Monday night’s meeting dragged on for more than three hours and saw presentations from members of the public who were both in favour of and opposed to requiring masks in classrooms.

One parent who addressed the board, Jennifer Abbatiello, questioned the protective value of masks and said that the board has a responsibility “to show us the evidence that masks are effective,” which she claimed it hadn’t done.

Meanwhile, another speaker representing the Equity Network chose to use their allotted time to share the story of a five-year-old Dundas boy with chronic health issues who is “at extreme risk from respiratory infections that often result in hospital admissions to intensive care units.”

“Every day when Joanne (the boy’s mother) sends her son to school on the bus she does so knowing that going to school may kill him because people have decided that despite evidence showing that masking reduces the spread of airborne viruses it is too much to wear a small piece of material on their faces to protect those around them,” Tanya Collins said.
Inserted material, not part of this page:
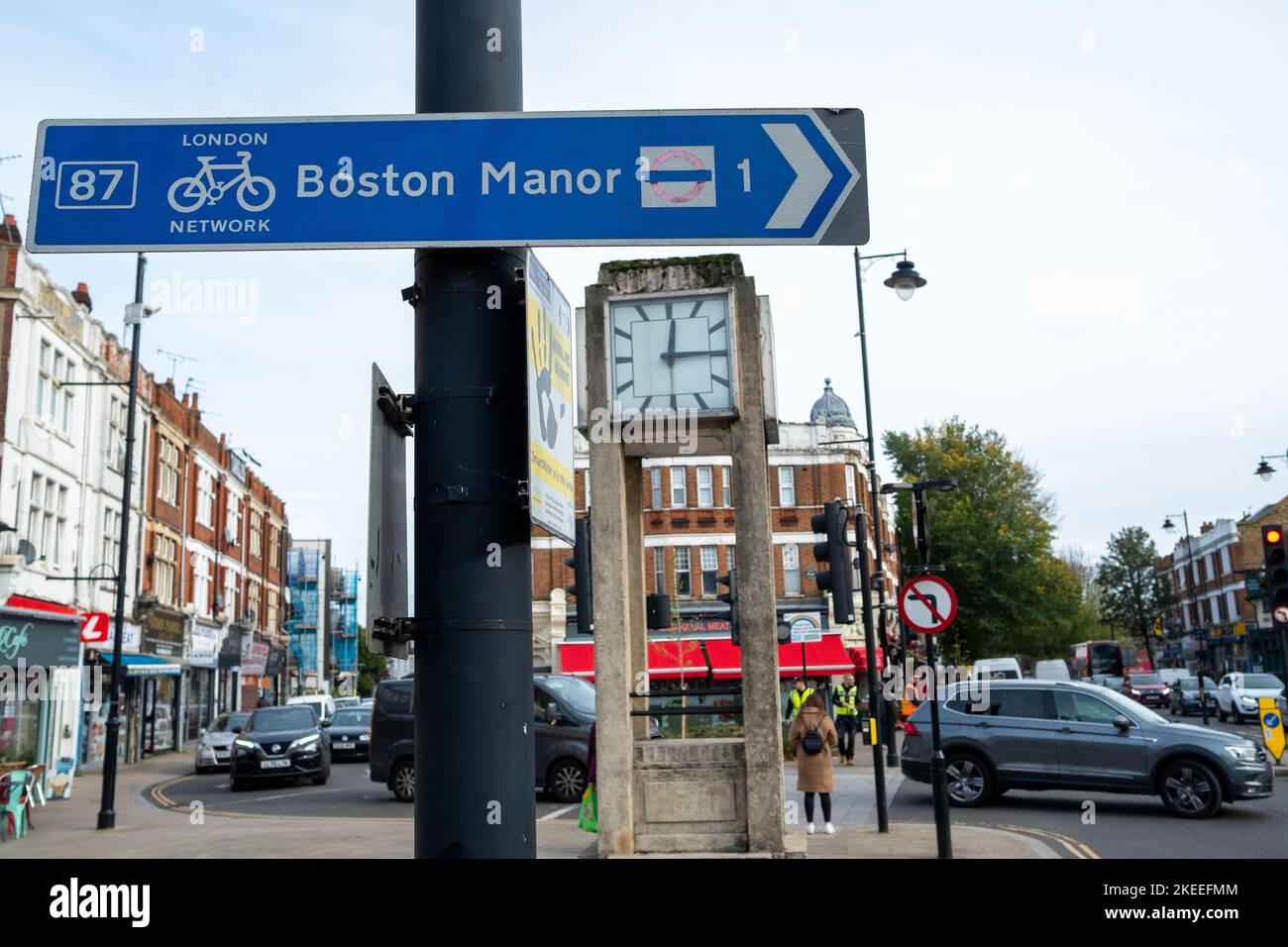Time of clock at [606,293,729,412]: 12:14
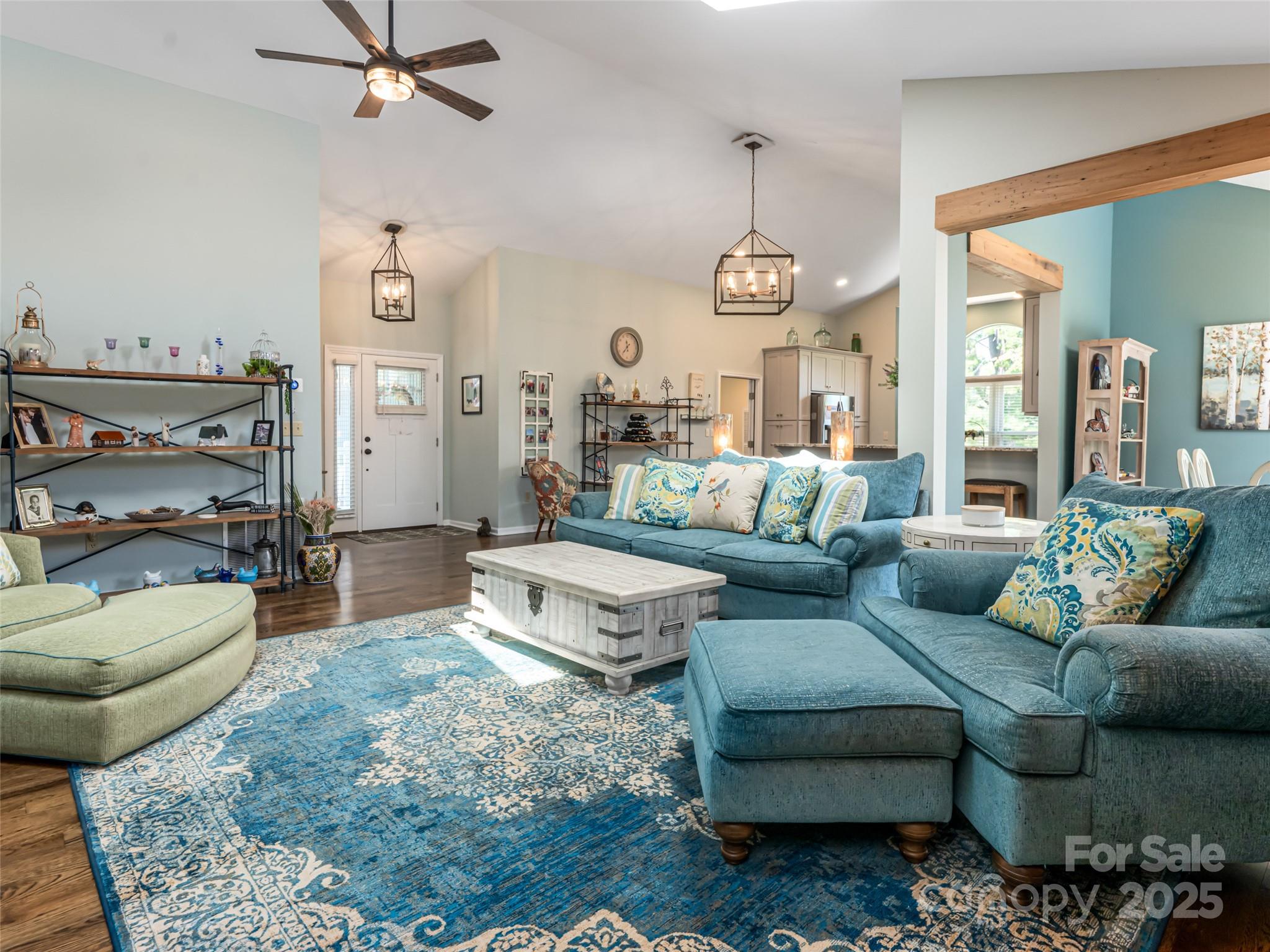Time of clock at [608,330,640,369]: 11:36
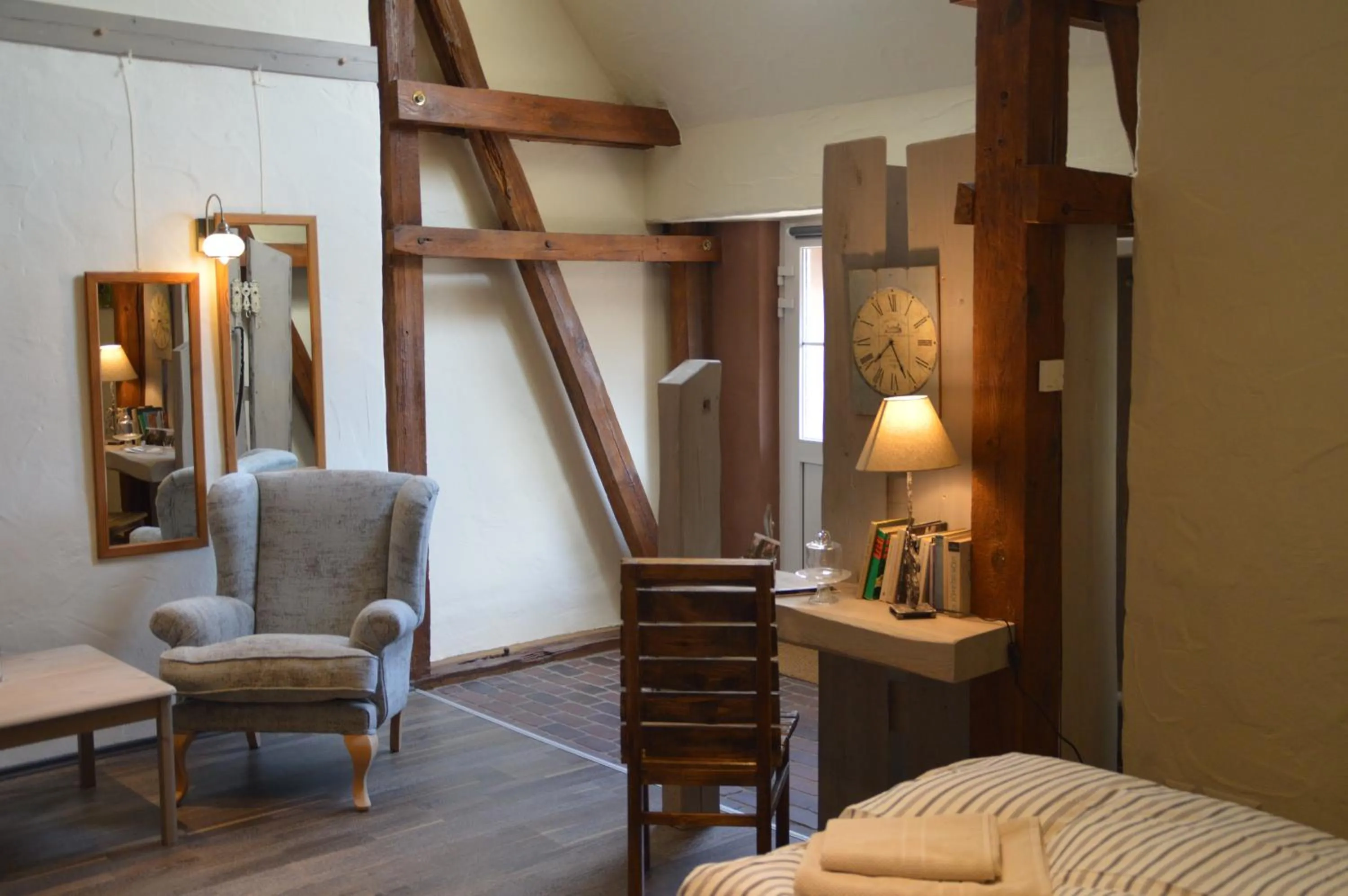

HWDSB is first Ontario board to revive masking requirement

A number of Ontario school boards have held meetings to discuss reviving masking requirements in recent weeks, however the HWDSB is the first board to actually put in place a requirement, albeit one which provides a universal opt-out.

Two weeks ago a motion to introduce a mandatory mask requirement for all students and staff in Ottawa's English public elementary and secondary schools was defeated following a tie vote.

The Durham District School Board also debated a motion that would have asked local public health officials to implement a mandate for schools, however that too was defeated following a contentious meeting.

The effort to reintroduce masking in schools comes as a number of children’s hospitals struggle to handle an influx of patients with RSV, influenza and other viral illnesses.

Some, including the Hospital for Sick Children, have even had to limit surgeries in a bid to free up beds in its critical care unit.